Eben Etzebeth stood the tallest and roared the loudest in north London as the Sharks won the Challenge Cup.
The Springboks giant, who had labelled the match the biggest of his club career, provided context to that statement, given he had played in some bruising and big club matches for the Stormers and Toulon.
This was the biggest in that it was the most significant for the Sharks since South Africa’s move to the northern hemisphere.
The Sharks, with just four wins from 17 matches in the United Rugby Championship (URC), had to salvage their season with a title in the Challenge Cup. Victory would also give the Sharks automatic entry into the more prestigious top tier Champions Cup for next season.
Etzebeth, leading the Sharks in Lukanyo Am’s absence due to injury, produced an individual performance every bit as imposing as he did for the Springboks during the 2023 Rugby World Cup play-offs. He was immense defensively, at set piece, in attitude and in his communication with the match officials.
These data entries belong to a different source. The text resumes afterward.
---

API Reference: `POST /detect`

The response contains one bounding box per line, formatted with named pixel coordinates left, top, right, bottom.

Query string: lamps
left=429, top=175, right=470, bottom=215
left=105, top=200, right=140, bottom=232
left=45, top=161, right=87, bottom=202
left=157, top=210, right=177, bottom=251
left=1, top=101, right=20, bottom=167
There was an early try-saving tackle as the Sharks absorbed 10 minutes of Gloucester’s attack, despite playing 14 on 15. Gloucester had just the 10 opening minutes in them and once Etzebeth and his Sharks had suppressed this passion and anger, they then suffocated Gloucester in what was a torturous hour between the 10th and 70th minutes.
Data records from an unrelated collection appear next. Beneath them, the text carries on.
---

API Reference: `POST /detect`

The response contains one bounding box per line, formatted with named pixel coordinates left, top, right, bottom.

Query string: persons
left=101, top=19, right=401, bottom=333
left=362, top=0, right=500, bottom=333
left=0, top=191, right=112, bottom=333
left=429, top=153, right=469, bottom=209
The Shark, in those 60 minutes, scored 36 points to lead 36-10.
He was immense defensively, at set piece, in attitude and in his communication with the match officials
Etzebeth, on average this season, has played 56 minutes a game for the Sharks. He went 82 minutes in the final, from the opening to the closing minutes. Nothing and no one was going to remove him until the final whistle.
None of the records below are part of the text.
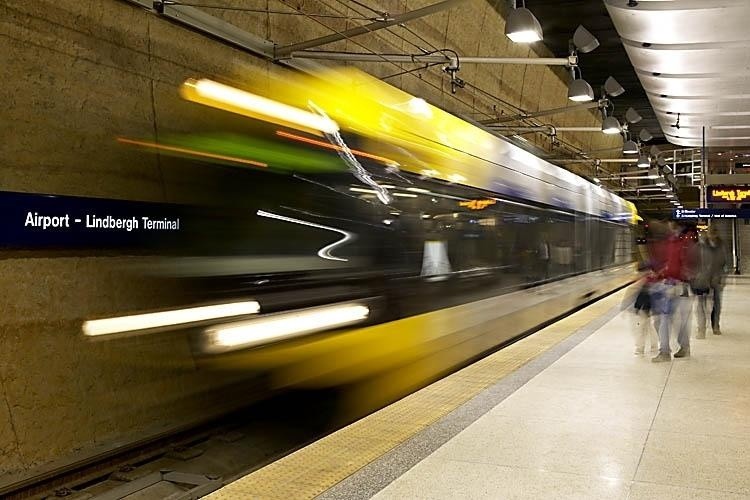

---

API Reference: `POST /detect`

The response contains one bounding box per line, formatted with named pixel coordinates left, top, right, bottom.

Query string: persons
left=533, top=230, right=585, bottom=284
left=627, top=214, right=728, bottom=363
Etzebeth’s 2023 World Cup-winning mates in the tight five were as imposing at the set piece. Loosehead prop Ox Nche, hooker Bongi Mbonambi and tighthead prop Vincent Koch destroyed Gloucester’s scrum, winning four penalties from the first four scrums and six scrum penalties in the 70 minutes they played.
The trio, who ordinarily play between 40 and 50 minutes, only left as a collective on 70 minutes when the trophy engraving started.
Gloucester were physically inferior and always second in the collisions. They are a side who finished ninth out of 10 in England’s Premiership, with just five wins from 18 matches. Context is a must.
The hour of absolute Sharks dominance is what one expects when one tight five has four World Cup-winning players and the other has five brave but hopelessly outclassed plodders parading as a tight five.
The scrum, a South African weapon, was once again crucial to the outcome. It remains rugby bliss to see a powerful set piece crush the opposition.
Etzebeth — who spoke of the dark days in the Sharks set-up a few months ago when the team had won just one from 11 URC matches — applauded the desire of each player to win the title. Desire is one thing that can’t be coached, and desire speaks to the character of any team.
It was this desire, from numbers one to 23, that was the encouraging sight for Sharks supporters, and it is this desire that must be present in next weekend’s final URC league match against the Bulls in Durban.
The 2007 World Cup-winning Springboks captain John Smit wrote on X: “No scrum; no title.”
Equally, no goalkicker and no guarantee of a win and a title. The Sharks flyhalf Siya Masuku kicked eight from eight in the final and seven from seven in the semifinal win against France’s Clermont.
Masuku’s five penalty strikes ensured the Sharks set piece supremacy was reflected with scoreboard reward. His general play was as good as his goalkicking, as he continued to kick at the door of Springbok coach Rassie Erasmus for the one-off Test against Wales at Twickenham in June.
• World Cup-winning No 10s Handre Pollard and Manie Libbok may be unavailable for selection because the Test is outside the international window, and because of the URC play-offs.